Tag: Table of Data

  • Building Date Table from Scratch

    Building Date Table from Scratch

    Recently at work I’ve been working with a number of large data warehouses with time series data.  Often when working on such data you need to incorporate a data calendar to compute date ranges.  So, for this tutorial we will build a custom date table directly inside PowerBI.

    Start by opening up power BI and clicking Get Data on the home ribbon, then select Blank Query.  Like always make sure you start by re-naming the query into something meaningful.  Change the name of the Query to Date List.  Next enter the following equation into the formula bar:

    List.Dates( #date(2016,1,1), 10, #duration(1,0,0,0))

    Note:  For more information on the M language you can visit here.  Also, here is the link to the List.Dates function found here.

    Once we enter the formula into the formula bar the list of dates will appear below.

    Date List
    Date List

    The quick explanation about the List.Dates function is below.  I’ve simplified the variables below:

    List.Dates(  Start Date  ,   Number of intervals   ,  Type of interval  )

    While this is interesting it does not help us make a report that updates the date range dynamically.  The real world use case for this would be you have a report with data that is being generated daily, say for example a website.  Maybe you want a custom date range that automatically changes every day you log into PowerBI.  For example if today is 08-20-2016, I want the first date to be today and then list the dates that previous 10 days.

    Now change the formula to the following formula:

    = List.Dates(  DateTime.Date(  DateTime.FixedLocalNow() ) ,  10 ,  #duration(-1,0,0,0)  )

    Note:  In this equation we have changed the duration to -1.  This is important to note because now our date table returns older dates.  In our previous equation we used a positive 1 and we return future dates.

PROBLEMS:
- a) Decide whether each statement agrees with the date table tutorial. Answer yes or no for each, and quote the tutorial's deciding words.
(i) The tutorial begins by choosing Get Data and then a web source.
(ii) The first formula makes its list start on January 1, 2016.
(iii) A positive duration of 1 makes the list return older dates.
- b) Write the next part of the Power BI date table tutorial, continuing from its last note on the duration value.

RECORDS:

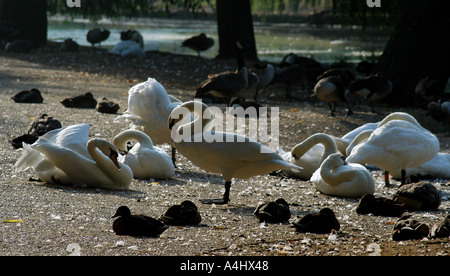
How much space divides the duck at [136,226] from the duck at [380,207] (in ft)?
7.08

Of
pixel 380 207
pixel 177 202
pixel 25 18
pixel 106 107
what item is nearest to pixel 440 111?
pixel 106 107

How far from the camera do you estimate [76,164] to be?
22.4 ft

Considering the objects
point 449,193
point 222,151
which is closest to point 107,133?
point 222,151

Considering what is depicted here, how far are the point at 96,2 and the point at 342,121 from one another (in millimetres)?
17408

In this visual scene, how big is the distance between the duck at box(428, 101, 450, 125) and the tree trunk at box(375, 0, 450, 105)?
7.50 feet

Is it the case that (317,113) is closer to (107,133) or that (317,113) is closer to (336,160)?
(107,133)

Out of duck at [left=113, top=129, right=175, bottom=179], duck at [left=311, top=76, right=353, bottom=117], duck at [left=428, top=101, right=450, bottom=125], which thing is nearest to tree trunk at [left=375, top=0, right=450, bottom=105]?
duck at [left=428, top=101, right=450, bottom=125]

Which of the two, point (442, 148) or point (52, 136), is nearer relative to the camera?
point (52, 136)

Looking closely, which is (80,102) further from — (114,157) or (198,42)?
(198,42)

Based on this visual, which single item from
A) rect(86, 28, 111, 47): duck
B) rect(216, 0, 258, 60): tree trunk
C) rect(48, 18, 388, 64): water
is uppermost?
rect(216, 0, 258, 60): tree trunk

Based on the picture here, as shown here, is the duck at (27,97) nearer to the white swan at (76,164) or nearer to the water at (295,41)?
the white swan at (76,164)

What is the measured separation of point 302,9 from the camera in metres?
54.8

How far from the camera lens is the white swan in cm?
682

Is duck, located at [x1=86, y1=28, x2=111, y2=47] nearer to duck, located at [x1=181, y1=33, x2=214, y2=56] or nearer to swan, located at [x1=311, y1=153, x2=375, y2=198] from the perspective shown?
duck, located at [x1=181, y1=33, x2=214, y2=56]
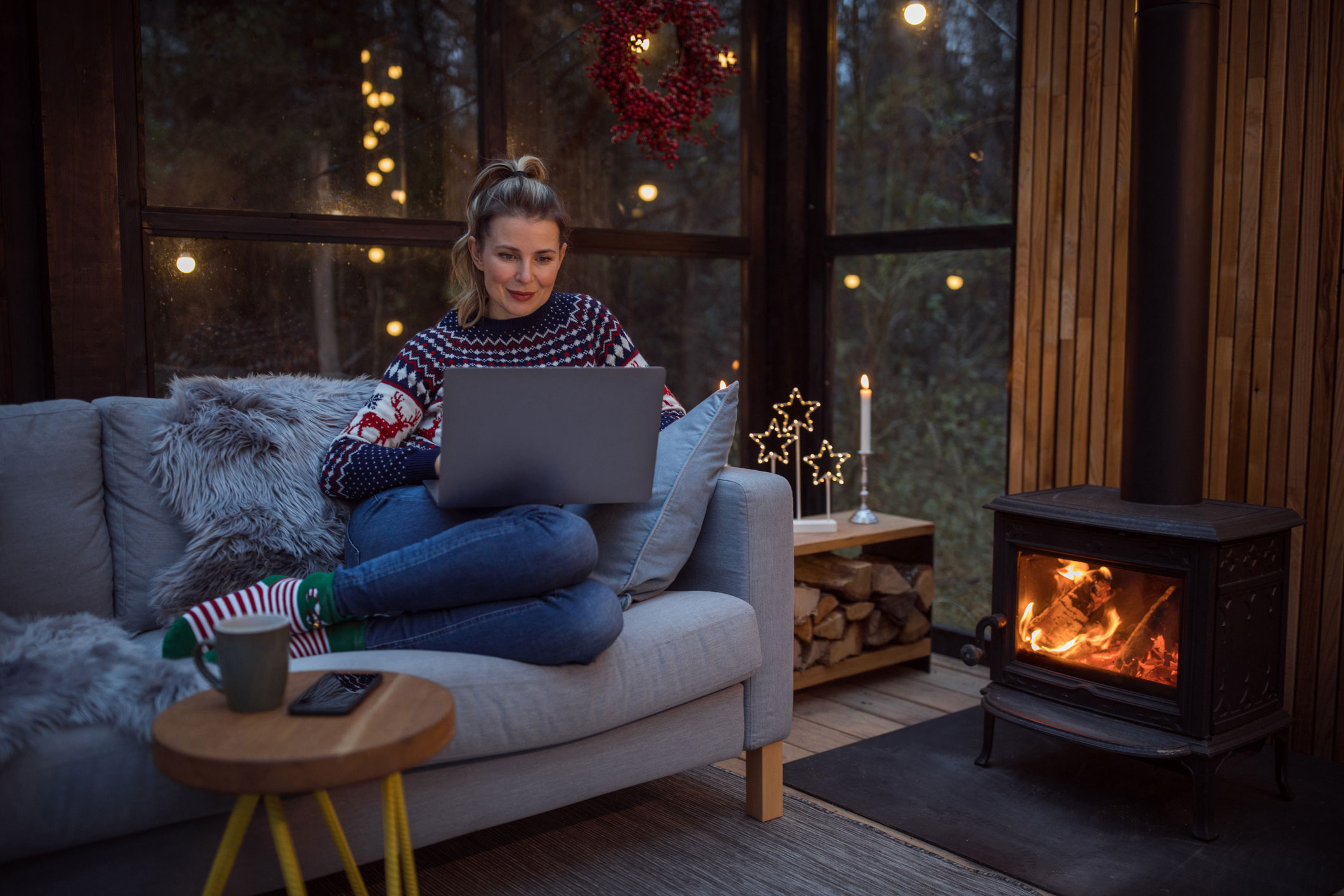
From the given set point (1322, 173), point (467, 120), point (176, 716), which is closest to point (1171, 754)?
point (1322, 173)

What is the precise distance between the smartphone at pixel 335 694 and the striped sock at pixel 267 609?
0.27m

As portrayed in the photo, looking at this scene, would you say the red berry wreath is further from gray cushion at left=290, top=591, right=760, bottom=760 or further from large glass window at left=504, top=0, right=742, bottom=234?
gray cushion at left=290, top=591, right=760, bottom=760

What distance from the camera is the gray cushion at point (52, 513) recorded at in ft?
5.82

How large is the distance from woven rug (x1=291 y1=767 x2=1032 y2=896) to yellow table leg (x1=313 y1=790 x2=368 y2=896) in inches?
6.6

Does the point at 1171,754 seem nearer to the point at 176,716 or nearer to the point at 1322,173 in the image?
the point at 1322,173

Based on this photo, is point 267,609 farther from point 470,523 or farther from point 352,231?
point 352,231

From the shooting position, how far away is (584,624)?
162cm

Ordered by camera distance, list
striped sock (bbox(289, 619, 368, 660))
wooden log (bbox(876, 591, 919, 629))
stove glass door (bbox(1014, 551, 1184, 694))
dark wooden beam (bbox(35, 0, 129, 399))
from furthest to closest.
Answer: wooden log (bbox(876, 591, 919, 629))
dark wooden beam (bbox(35, 0, 129, 399))
stove glass door (bbox(1014, 551, 1184, 694))
striped sock (bbox(289, 619, 368, 660))

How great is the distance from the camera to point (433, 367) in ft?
6.72

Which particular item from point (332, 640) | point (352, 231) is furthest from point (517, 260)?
point (332, 640)

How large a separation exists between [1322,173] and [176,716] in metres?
2.45

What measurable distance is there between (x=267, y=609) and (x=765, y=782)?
→ 100 centimetres

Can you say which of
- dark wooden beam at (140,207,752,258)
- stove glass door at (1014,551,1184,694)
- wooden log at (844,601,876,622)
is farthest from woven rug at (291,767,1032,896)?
dark wooden beam at (140,207,752,258)

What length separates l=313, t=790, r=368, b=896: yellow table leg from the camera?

REPLIES:
- a)
(i) No: "clicking Get Data on the home ribbon, then select Blank Query"
(ii) Yes: "List.Dates( #date(2016,1,1), 10, #duration(1,0,0,0))"
(iii) No: "In our previous equation we used a positive 1 and we return future dates."

- b)
    In this new equation we have defined the Start Date to the following statement : DateTime.Date(  DateTime.FixedLocalNow() )  This is tricky because if you only use DateTime.FixedLocalNow() the statement will error out.  The error occurs because the DateTime.FixedLoaclNow() is a date and time.  The List.Dates function is expecting a Date only value.  Hence why we use the DateTime.Date() function to remove the time stamp and only return today’s date.

    Date List Using Date of Today
    Date List Using Date of Today

    It is most likely your date ranges will be different than the ones in the example because the DateTime.FixedLocalNow() function will be pulling in your computer’s current date.

    Next modify the equation to now pull the last 90 days (highlighted in red below)

    List.Dates(DateTime.Date(DateTime.FixedLocalNow()), 90, #duration(-1,0,0,0))

    The list of dates is just that a list.  We really can’t do to many other enhancements to our data with only a list of dates.  Now transform the list into a table.  Click on the Transform ribbon and select To Table.  Notice now that we have a new column and a new applied step.

    New Column
    New Column

    The code for the new applied steps is as follows:

    Table.FromList(Source , Splitter.SplitByNothing() , null , null , ExtraValues.Error)

    I colored the first null in the equation.  This is actually a parameter that you can use to name the new column we just made.  Tricky, Tricky, PowerBI.  Modify the equation to the following:

    Table.FromList(Source , Splitter.SplitByNothing() , {"Date"} , null, ExtraValues.Error)

    Our table is updated and now has the name Date.  Nice work!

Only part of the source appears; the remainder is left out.